Ina Rea Bittner was born January 3, 1944 in Haskell, Texas. The daughter of first-generation German-Americans, she spent the early years of her life on a cotton farm. She worked hard on that farm, as well as in school, and every endeavor she undertook. Ina Rea loved learning and decided to be a teacher when she grew up. She got her degree in Education at the University of North Texas in Denton. She eventually moved to Albuquerque, New Mexico, where she met her husband, Gary Robertson, and settled. Ina Rea had two children: Charles, the first redhead in five generations; and Lisa, a girl with an over-active imagination. In 1981, the Robertsons moved south to Carlsbad, where Gary and Ina Rea have remained to this day.

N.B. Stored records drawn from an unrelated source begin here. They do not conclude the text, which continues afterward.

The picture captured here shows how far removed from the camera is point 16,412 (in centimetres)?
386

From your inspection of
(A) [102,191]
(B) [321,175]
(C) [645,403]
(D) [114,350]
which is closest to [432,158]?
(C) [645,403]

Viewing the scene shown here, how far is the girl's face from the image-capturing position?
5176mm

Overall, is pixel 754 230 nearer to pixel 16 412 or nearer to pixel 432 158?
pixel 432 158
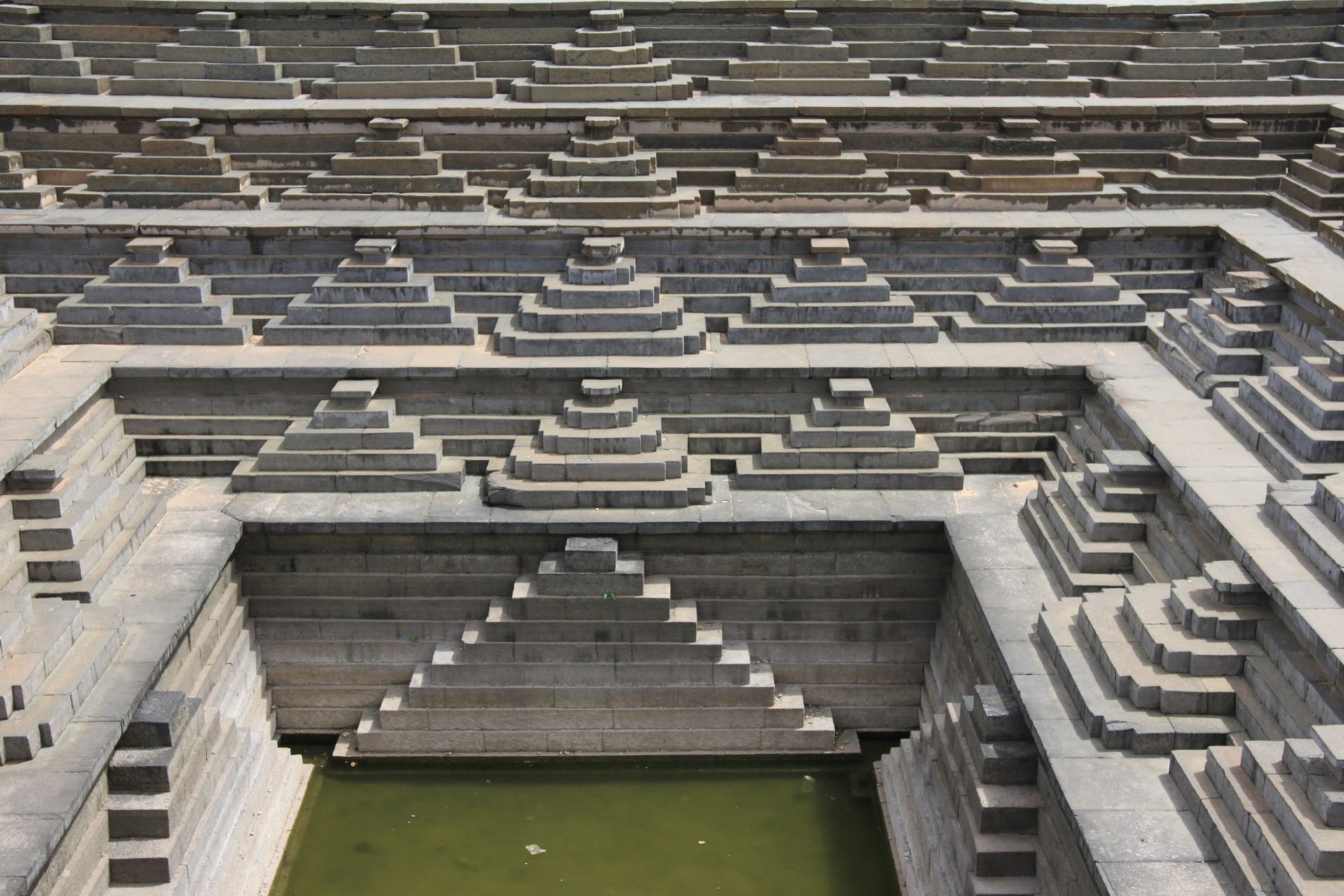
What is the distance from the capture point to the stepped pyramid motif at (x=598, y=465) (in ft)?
44.7

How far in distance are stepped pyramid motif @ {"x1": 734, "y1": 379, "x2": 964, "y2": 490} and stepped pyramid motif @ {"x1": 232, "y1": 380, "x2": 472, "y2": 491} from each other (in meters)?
3.05

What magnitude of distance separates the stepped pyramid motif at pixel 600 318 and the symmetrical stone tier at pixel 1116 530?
4105 millimetres

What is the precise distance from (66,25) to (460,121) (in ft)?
16.8

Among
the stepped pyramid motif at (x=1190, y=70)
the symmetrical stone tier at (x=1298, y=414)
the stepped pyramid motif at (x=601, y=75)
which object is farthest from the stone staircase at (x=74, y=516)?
the stepped pyramid motif at (x=1190, y=70)

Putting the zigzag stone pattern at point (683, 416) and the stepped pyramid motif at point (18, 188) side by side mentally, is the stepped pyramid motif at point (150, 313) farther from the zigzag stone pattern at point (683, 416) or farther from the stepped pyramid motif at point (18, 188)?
the stepped pyramid motif at point (18, 188)

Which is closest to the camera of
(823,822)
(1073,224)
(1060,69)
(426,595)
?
(823,822)

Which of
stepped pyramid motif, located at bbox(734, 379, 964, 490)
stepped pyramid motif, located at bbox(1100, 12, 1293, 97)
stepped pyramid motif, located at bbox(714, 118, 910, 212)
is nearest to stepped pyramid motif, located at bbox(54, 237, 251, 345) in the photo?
stepped pyramid motif, located at bbox(714, 118, 910, 212)

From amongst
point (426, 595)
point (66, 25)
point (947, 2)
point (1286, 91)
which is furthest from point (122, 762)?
point (1286, 91)

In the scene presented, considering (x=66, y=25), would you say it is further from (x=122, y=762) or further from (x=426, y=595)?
(x=122, y=762)

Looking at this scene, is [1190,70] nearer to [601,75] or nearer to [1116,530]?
[601,75]

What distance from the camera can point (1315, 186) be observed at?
53.7 feet

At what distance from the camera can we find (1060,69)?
673 inches

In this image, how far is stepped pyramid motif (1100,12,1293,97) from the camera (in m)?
17.3

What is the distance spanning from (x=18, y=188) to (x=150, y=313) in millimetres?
2838
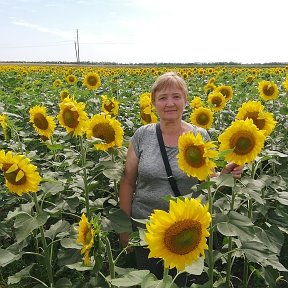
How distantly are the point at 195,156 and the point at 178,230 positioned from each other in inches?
26.9

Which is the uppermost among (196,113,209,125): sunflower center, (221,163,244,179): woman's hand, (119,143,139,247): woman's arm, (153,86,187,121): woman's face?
(153,86,187,121): woman's face

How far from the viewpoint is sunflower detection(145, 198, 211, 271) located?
1652mm

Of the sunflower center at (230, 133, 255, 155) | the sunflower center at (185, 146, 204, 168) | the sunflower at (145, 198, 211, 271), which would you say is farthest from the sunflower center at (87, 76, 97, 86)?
the sunflower at (145, 198, 211, 271)

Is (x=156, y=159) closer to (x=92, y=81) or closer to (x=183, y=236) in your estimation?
(x=183, y=236)

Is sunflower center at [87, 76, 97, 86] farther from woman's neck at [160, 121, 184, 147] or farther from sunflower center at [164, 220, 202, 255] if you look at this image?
sunflower center at [164, 220, 202, 255]

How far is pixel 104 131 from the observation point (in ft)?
10.4

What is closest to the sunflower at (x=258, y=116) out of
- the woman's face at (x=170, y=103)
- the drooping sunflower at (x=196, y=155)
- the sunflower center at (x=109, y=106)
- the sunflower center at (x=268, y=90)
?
the woman's face at (x=170, y=103)

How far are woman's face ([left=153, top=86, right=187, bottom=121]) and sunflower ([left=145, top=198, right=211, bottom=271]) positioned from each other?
152cm

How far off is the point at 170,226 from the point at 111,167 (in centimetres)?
149

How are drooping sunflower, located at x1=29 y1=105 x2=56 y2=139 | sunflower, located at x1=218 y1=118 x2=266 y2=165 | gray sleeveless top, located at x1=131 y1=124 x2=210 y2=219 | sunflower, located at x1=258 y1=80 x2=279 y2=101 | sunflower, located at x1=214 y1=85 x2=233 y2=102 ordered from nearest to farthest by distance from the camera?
sunflower, located at x1=218 y1=118 x2=266 y2=165
gray sleeveless top, located at x1=131 y1=124 x2=210 y2=219
drooping sunflower, located at x1=29 y1=105 x2=56 y2=139
sunflower, located at x1=258 y1=80 x2=279 y2=101
sunflower, located at x1=214 y1=85 x2=233 y2=102

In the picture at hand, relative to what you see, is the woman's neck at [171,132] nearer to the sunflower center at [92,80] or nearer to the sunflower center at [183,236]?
the sunflower center at [183,236]

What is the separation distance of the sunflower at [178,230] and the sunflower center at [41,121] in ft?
7.52

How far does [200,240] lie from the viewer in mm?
1730

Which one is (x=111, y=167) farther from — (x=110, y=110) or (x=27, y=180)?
(x=110, y=110)
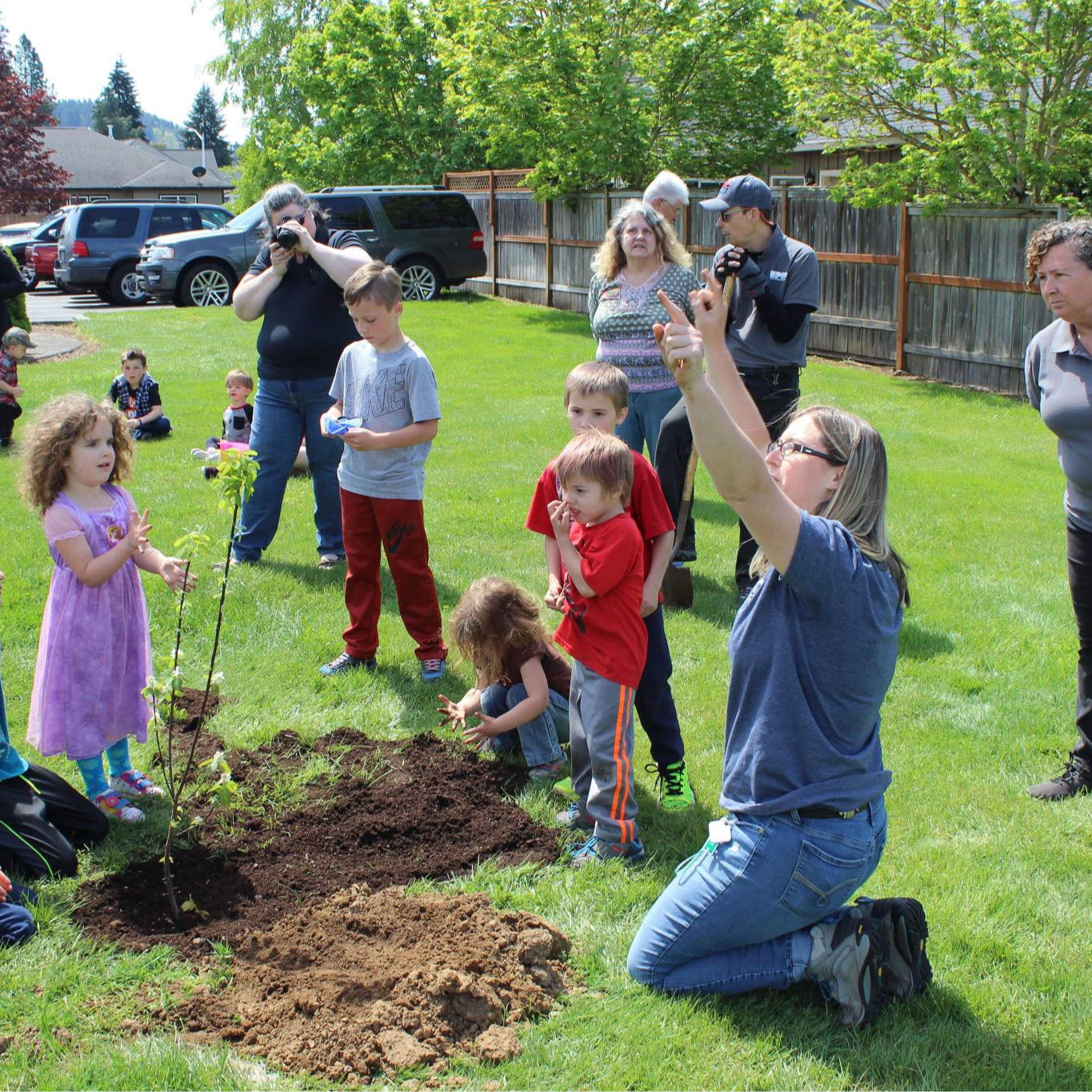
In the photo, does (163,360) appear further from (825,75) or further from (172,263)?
(825,75)

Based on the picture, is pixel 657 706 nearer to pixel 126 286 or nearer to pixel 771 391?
pixel 771 391

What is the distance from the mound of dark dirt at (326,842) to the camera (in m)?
3.61

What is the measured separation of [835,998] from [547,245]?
762 inches

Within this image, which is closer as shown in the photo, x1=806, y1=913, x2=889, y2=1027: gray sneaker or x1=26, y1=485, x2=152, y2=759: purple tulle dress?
x1=806, y1=913, x2=889, y2=1027: gray sneaker

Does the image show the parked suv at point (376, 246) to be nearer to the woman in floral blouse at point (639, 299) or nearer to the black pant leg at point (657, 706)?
the woman in floral blouse at point (639, 299)

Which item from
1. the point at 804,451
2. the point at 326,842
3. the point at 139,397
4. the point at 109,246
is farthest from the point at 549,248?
the point at 804,451

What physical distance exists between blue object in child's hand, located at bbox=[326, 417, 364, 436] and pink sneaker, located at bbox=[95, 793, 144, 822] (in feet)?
6.16

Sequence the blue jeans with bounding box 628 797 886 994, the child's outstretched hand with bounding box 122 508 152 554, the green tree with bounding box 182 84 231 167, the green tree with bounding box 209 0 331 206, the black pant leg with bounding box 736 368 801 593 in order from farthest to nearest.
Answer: the green tree with bounding box 182 84 231 167, the green tree with bounding box 209 0 331 206, the black pant leg with bounding box 736 368 801 593, the child's outstretched hand with bounding box 122 508 152 554, the blue jeans with bounding box 628 797 886 994

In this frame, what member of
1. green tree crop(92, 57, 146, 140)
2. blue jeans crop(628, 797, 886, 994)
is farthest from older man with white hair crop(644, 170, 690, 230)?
green tree crop(92, 57, 146, 140)

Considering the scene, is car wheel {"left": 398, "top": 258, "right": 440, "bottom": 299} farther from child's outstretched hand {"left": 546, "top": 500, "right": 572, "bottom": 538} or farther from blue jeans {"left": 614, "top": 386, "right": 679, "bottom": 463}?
child's outstretched hand {"left": 546, "top": 500, "right": 572, "bottom": 538}

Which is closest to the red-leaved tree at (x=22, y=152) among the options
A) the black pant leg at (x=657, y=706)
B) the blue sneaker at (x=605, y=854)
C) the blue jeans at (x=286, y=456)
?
the blue jeans at (x=286, y=456)

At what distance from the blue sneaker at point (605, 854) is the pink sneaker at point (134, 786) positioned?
1.65 metres

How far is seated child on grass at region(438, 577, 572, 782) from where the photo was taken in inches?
180

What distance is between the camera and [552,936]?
11.0 ft
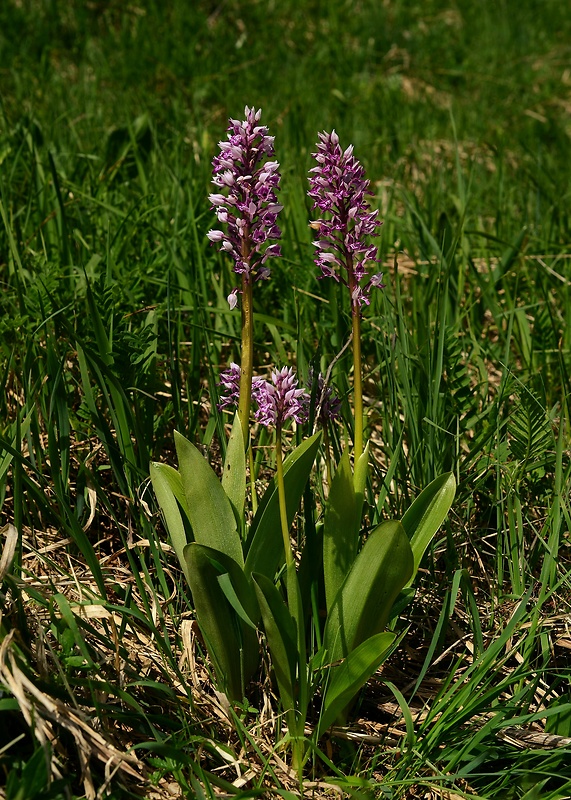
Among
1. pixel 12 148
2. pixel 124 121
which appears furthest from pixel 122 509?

My mother is probably the absolute nicest person I know. She is also one of the happiest, most cheerful people I know. My mother is rarely down, and even when she is it does not last long. She was devoted to us all of our lives. When my brother and I were very young, Mom would come home from teaching other people’s children all day, get us all in our “grubbies”, and take us out to play on the swing-set in the backyard. We would swing for what seemed like hours and she taught us songs like “Kookaburra” and “You are My Sunshine”. She read us stories and taught us to read quite young. She rocked us to sleep every night of our early childhood. She made the best spaghetti. During Christmas, she would always pull out Anne Murray’s “Snowbird” and play it while we decorated the Christmas tree.
Mom always believed that God was important to sustaining a family. Long before she gave her life to Christ, she exemplified His love in her love for us. My mother was the first person to show me that God was in our lives even when we weren’t in a church building. My earliest memories of prayer are not in Sunday school, but in a peach stucco house on Tyler Road in the North Valley. That was the most precious gift she could have given me—teaching me to pray and then setting the example of putting on Christ. So I honor her today . . .
Mom, I know that I’m no picnic sometimes, but you always love me through my ugliest moments. I don’t make my bed, I’m a crummy housekeeper, and maybe you feel you somehow dropped the ball when it came to teaching me those things. But you gave me something far more valuable than that, a wonderful, happy childhood full of love and laughter. I don’t think I could ever say it or show it to you enough—you are most precious to me. I love you, Mom. Happy Mother’s Day!